Does reduction of the oncologic safety margin for facial basal cell carcinoma result in higher recurrence rates?

Eon Su Kim; Chae Eun Yang; Yoon Kyu Chung

doi:10.7181/acfs.2021.00206

Abstract

Background

Wide surgical excision is the gold standard for basal cell carcinoma (BCC) treatment. Typically, resection requires a safety margin ≥ 4 mm. We aimed to confirm BCC excisions’ cancer recurrence rate and safety on the facial region with new safety margins.

Methods

We included patients with primary BCC on the facial region who underwent wide excision with 2- or 3-mm safety margins at our institution between January 2010 and December 2018. Medical records were reviewed to confirm the epidemiology and surgical information.
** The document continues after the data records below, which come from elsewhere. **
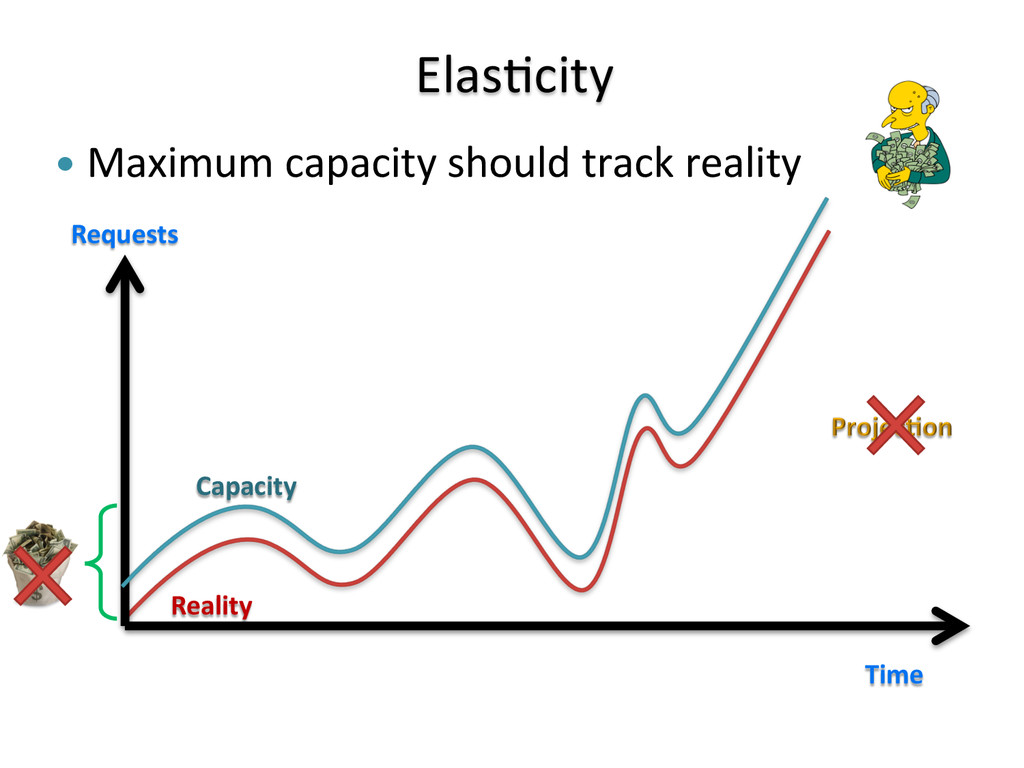 —  Maximum	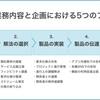 PMの業務内容と企画における5つのフェーズ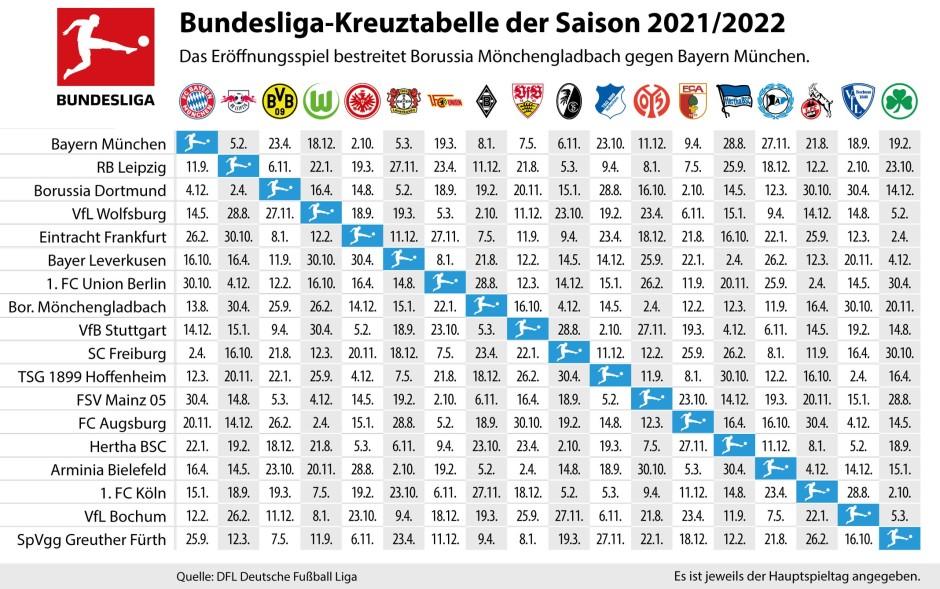 Bundesliga Spielplan Fc Bayern Spielt In Gladbach Zum Start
Recurrence was confirmed by physical examination through regular 6-month follow-up.

Results

We included 184 out of 233 patients in this study after applying the exclusion criteria. The mean age and follow-up period were 71.2±10.2 years and 29.3±13.5 months, respectively. The predominantly affected area was the nose (95 cases); a V-Y advancement flap was the most commonly used surgical method. There were two cases of recurrence in the 2 mm margin group and one recurrence in the group resected with 3 mm margins.

Conclusion

In this large cohort study, we found 2–3 mm excision margins can yield enough safety in facial BCCs. The recurrence rates were found to be comparable with those reported after wider margins.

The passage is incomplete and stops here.